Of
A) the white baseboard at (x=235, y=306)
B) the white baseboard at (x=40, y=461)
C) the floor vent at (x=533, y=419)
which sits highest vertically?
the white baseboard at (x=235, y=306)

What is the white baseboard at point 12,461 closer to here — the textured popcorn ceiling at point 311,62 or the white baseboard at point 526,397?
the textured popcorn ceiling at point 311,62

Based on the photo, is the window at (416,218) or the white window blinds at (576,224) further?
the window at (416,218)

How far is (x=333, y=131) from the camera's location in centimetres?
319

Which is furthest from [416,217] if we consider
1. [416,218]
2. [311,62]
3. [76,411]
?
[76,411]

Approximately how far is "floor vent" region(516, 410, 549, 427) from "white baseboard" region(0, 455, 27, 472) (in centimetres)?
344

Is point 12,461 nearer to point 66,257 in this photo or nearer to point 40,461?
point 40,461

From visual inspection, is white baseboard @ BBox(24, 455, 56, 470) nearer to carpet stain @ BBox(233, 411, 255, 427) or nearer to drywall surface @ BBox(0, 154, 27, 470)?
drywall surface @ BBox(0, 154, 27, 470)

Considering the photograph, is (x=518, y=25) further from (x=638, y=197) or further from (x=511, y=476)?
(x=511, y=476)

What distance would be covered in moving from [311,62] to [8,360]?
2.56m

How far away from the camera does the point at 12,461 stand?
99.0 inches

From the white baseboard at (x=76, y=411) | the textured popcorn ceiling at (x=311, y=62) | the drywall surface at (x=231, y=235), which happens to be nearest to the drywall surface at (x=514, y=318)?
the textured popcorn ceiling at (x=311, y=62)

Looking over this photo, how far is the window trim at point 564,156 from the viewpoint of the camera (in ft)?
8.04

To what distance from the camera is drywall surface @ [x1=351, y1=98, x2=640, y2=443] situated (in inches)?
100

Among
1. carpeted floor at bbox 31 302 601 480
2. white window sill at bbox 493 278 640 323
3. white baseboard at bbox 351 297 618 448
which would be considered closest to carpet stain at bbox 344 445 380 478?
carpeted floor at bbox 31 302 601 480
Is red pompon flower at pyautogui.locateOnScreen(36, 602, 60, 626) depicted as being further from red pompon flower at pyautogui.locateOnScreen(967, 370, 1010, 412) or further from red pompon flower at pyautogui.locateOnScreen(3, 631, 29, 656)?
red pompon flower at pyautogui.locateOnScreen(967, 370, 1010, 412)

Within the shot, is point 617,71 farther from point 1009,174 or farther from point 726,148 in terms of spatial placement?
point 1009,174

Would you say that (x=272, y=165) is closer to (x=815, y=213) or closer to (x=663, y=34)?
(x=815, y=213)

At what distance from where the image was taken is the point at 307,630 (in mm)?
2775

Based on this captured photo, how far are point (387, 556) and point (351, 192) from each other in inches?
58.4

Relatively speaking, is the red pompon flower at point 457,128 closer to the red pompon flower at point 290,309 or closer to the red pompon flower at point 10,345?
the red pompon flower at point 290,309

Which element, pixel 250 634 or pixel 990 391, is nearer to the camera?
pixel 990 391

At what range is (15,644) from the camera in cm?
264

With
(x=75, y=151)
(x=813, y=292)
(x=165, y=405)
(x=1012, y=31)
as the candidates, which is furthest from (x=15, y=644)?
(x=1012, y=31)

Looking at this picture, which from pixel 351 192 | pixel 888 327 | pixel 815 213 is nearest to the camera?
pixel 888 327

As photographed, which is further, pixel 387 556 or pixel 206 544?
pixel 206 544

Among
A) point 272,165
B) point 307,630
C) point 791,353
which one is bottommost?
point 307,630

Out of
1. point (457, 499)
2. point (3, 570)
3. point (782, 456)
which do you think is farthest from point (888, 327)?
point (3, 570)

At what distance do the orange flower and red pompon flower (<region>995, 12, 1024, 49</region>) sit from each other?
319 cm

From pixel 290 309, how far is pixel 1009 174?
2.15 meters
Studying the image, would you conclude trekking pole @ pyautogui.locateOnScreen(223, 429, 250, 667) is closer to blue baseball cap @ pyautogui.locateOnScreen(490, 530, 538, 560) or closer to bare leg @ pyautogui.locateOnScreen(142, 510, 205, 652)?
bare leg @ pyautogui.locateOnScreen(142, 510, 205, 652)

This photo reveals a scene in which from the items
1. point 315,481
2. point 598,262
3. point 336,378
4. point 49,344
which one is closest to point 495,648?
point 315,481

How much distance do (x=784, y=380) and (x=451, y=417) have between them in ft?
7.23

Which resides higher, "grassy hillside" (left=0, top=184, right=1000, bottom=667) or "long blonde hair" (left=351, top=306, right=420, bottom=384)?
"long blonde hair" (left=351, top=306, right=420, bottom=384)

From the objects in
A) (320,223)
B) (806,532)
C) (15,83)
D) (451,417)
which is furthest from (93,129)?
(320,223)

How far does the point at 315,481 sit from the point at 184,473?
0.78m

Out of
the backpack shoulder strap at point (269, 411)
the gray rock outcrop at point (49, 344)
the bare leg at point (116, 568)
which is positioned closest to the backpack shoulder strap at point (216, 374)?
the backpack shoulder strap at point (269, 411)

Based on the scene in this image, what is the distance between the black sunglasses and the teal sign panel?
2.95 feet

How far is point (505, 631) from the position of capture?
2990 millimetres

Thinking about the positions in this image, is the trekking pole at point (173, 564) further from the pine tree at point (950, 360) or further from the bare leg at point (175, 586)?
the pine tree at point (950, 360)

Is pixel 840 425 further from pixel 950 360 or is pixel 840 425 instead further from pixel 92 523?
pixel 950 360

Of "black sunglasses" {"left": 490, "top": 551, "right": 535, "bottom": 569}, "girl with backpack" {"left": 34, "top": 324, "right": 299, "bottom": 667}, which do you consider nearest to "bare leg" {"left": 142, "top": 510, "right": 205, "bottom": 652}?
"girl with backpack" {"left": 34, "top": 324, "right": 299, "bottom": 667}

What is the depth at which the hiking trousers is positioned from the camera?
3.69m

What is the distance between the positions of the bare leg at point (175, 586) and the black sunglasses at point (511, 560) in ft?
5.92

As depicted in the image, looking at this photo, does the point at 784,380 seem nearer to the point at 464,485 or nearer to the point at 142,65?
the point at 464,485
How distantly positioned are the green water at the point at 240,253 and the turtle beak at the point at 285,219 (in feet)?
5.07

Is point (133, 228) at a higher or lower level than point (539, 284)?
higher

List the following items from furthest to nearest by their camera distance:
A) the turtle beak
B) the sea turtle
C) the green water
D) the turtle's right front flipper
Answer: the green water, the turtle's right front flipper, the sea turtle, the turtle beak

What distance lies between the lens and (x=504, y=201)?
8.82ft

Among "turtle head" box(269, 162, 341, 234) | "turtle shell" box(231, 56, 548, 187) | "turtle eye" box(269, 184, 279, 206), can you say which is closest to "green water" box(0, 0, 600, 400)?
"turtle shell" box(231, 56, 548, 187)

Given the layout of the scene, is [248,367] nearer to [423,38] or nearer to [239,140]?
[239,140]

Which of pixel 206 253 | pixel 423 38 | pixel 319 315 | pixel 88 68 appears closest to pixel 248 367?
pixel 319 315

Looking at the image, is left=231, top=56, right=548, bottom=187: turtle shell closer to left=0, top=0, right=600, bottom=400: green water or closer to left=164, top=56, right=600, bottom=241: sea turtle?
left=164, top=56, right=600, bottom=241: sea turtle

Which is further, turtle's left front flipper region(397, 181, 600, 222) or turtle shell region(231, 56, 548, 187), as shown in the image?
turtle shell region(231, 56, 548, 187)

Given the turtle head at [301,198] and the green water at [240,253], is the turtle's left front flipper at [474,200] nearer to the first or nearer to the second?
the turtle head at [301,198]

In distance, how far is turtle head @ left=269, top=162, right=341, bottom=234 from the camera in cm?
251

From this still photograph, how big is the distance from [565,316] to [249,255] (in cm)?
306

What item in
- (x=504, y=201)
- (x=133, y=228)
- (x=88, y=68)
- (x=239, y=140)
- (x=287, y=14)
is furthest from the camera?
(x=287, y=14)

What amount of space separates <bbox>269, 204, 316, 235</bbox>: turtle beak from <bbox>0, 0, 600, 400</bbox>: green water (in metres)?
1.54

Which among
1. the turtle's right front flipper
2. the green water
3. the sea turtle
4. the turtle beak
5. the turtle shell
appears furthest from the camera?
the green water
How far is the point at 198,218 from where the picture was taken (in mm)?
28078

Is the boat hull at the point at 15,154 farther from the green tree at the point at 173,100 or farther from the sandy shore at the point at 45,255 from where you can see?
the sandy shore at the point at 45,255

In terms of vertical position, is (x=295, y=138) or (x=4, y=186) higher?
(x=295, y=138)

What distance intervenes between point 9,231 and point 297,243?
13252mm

------------------------------

GIVEN PROBLEM: Quote the rows word for word, from the line with "Approximately how far" up to and including the line with "99.0 inches".

EXPECTED ANSWER:
Approximately how far is "floor vent" region(516, 410, 549, 427) from "white baseboard" region(0, 455, 27, 472) (in centimetres)?
344

Is point 12,461 nearer to point 66,257 in this photo or nearer to point 40,461?
point 40,461

From visual inspection, is white baseboard @ BBox(24, 455, 56, 470) nearer to carpet stain @ BBox(233, 411, 255, 427) or nearer to drywall surface @ BBox(0, 154, 27, 470)?
drywall surface @ BBox(0, 154, 27, 470)

Considering the photograph, is (x=518, y=25) further from (x=638, y=197) or further from (x=511, y=476)?
(x=511, y=476)

What distance would be covered in moving from [311,62] to [8,360]?
2.56m

How far away from the camera does the point at 12,461 stand?
99.0 inches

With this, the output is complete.